I don't add any fat to the kibble I use. If I need to use more fat I would just choose a richer food. I don't have the time nor the interest to calculate fat ratios. People do that for me.


----------



## naturalfeddogs (Jan 6, 2011)

monster'sdad said:


> I don't....
> 
> Adding fish oil and other vitamins is just quess work. If someone showed me the calculation on paper I might change my mind but raw diets tend to be much lower in Omega 6, especially ones with beef, lamb, and white meat chicken and turkey meat, than kibble. True, Chicken Fat is high in Omega 6 but that is the fat taken from the skin, not found in the meat. This is the higher Omega 6 fat that is used in dry food.
> 
> ...



Most raw feeders feed raw, because we have the time, or make the time. We also have 100% intrest and love for for feeding this way. That's why we do, and you don't. If you don't, you won't ever feed raw successfuly.


----------



## Roo (Oct 17, 2010)

> I don't....
> 
> Adding fish oil and other vitamins is just quess work. If someone showed me the calculation on paper I might change my mind but raw diets tend to be much lower in Omega 6, especially ones with beef, lamb, and white meat chicken and turkey meat, than kibble. True, Chicken Fat is high in Omega 6 but that is the fat taken from the skin, not found in the meat. This is the higher Omega 6 fat that is used in dry food.
> 
> ...


Which is why, with all due respect monster, maybe it isn't the best idea for you to try to give nutrient advice on this type of diet.


----------



## naturalfeddogs (Jan 6, 2011)

In fact, this IS the raw section so let's just not feed the trolls and go on with our normal conversations.


----------



## meggels (May 30, 2010)

I've been feeding Murph a little green tripe with his meals, it seems to keep the little extra weight on him and of course, he loves it. Makes ME want to barf though


----------



## Herzo (Feb 5, 2011)

I feed it too, but I am a puss so I feed canned, it's still gross though.


----------



## Sprocket (Oct 4, 2011)

I feed it steaming hot fresh from the goat  All the dogs slurp it up.


----------



## kimouette (May 2, 2012)

Thanks for all the replies!
I will definately try to give more fatty meat (the current one is pretty lean) and add omega 3 and 6 to their diet.

I made a typing mistake in My first post... Sorry about that it made everything pretty confusing!
My dogs have been eating Barf for several months now (not weeks like I said)!
So the poor hair condition definately is a result of their new raw food diet.

I also forgot to mention that the small portion of vegetables that I feed is all mixed in a mixer so like a purée texture.
No problem with their stool ever since they started to eat Barf. 

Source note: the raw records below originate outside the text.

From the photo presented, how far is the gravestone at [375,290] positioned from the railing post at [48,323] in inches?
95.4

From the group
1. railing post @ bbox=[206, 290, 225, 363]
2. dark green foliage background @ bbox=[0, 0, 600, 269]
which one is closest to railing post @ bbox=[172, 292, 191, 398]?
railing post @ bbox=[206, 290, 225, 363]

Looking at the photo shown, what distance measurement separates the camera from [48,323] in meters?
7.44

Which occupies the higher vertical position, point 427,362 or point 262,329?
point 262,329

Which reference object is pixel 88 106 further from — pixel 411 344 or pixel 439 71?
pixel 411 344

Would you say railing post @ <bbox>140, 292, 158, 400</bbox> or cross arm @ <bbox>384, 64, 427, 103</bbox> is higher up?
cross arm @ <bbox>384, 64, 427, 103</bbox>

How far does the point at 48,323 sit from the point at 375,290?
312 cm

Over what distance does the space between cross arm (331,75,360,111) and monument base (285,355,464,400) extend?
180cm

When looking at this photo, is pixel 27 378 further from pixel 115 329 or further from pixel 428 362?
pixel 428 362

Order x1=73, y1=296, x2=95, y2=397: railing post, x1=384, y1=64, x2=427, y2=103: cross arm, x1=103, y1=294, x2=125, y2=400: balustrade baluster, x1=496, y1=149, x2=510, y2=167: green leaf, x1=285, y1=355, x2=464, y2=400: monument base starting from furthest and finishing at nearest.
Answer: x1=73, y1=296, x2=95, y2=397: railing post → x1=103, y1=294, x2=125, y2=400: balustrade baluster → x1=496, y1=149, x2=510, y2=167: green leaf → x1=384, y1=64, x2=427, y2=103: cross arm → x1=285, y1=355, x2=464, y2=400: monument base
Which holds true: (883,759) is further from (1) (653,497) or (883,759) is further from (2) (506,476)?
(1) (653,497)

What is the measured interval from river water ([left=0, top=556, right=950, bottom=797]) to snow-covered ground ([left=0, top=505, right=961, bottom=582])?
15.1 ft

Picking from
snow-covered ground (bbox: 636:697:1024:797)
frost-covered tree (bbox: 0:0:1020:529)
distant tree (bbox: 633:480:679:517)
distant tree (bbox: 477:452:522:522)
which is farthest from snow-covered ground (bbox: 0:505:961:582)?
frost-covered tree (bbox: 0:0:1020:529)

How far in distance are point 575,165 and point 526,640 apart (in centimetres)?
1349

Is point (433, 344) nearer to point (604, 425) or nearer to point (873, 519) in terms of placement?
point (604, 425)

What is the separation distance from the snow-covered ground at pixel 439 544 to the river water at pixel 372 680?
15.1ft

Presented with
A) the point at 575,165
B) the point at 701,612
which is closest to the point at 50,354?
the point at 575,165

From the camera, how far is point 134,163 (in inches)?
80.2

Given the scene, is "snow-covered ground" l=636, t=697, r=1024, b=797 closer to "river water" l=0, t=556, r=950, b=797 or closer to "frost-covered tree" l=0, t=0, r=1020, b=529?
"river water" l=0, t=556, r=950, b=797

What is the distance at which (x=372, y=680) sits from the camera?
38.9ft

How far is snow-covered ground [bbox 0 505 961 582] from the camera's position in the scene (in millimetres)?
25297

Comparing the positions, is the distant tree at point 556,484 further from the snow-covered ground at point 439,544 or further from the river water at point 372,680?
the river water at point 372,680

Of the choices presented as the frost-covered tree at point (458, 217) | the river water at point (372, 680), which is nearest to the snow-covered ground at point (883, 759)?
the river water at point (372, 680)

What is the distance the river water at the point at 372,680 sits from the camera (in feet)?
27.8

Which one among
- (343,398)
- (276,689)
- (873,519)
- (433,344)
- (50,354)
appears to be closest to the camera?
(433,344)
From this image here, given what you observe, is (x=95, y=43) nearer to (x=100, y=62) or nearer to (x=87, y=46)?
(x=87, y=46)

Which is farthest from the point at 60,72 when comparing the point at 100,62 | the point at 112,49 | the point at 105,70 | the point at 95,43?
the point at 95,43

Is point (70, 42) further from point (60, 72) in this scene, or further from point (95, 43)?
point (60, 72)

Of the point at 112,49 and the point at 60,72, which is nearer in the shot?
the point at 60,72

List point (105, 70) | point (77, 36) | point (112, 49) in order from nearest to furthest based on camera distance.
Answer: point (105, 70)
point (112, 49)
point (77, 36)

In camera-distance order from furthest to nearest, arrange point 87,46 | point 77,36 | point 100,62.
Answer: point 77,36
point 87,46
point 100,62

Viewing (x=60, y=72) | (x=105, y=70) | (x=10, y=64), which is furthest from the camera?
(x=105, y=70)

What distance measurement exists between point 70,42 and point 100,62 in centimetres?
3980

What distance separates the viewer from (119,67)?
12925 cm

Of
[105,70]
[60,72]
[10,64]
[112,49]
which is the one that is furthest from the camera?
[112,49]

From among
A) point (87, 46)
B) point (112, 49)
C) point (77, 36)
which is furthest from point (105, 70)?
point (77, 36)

Except for that hair problem I really do notice a better general health condition (lost weight-which was my first goal, no more stinky breath and stinky stool, more energie ect...) but their hair definately looks bad


----------



## jerrypardue (Jan 4, 2013)

Based on what you have said there are two considerations. One is that many of those ingredients lack an adequate vitamin mineral profile that is adequate for your dog's lifestyle and that may be reflected in the quality of the hair coat. The other thing is that adding one or two vitamin supplements is usually not adequate unless you have evidence that those specific vitamins are insufficient. You may need a broad spectrum of vitamin supplementation because all are valuable and effective in total metabolism. Also, minerals are important because they affect every metabolic function that goes on in a dog. Minerals in many forms are also very hard to digest and when you combine low inclusion rates with low digestibility rates, you often have a problem. Further complicating that problem is that minerals work in combination with other minerals. For example, copper, important in reproduction, vitamin assimilation, immune system response, and hair coat quality can become tied up because of excessive protein and high iron levels. The effective way to manage around that is to use an organic mineral supplements or a chelated mineral supplement. These complex minerals bridge the antagonistic relationship between minerals which demands certain ratios of digestible nutrients because they go into the bloodstream of dogs in much higher levels and meet or exceed those minimums that are often found listed on dog food products.


----------



## Sprocket (Oct 4, 2011)

How many is "several months"?


----------



## CorgiPaws (Mar 31, 2009)

Kimouette-
I think what you will find on this forum is that there is a lack of BARF feeders to weigh in because most people that are willing to feed a home-prepared diet that come here end up going the PMR route. That is what a vast majority of the raw feeders on this forum feed for several reasons, and if you want more information on that, you'll definitely find it here. 
That said, feeding real, whole foods will ALWAYS be what's best for any living creature, so long as it's done properly. With BARF and the inclusion of plant matter it is difficult because you are starting with ingredients (fruits and veggies) that in and of themselves are not biologically available to canines in their raw form, and having to process them (via cooking/ puree) to make what nutrients they do hold as available as possible. It's a game of balance, and it's not easy to know what nutrients are destroyed by cooking. 
I don't know of *any* BARF feeders that successfully feed the diet over an extended period of time without regularly using vitamin supplements. NuVet is popular, but there are also others. Feeding a home prepared diet doesn't need to be complicated, and can yield great results. 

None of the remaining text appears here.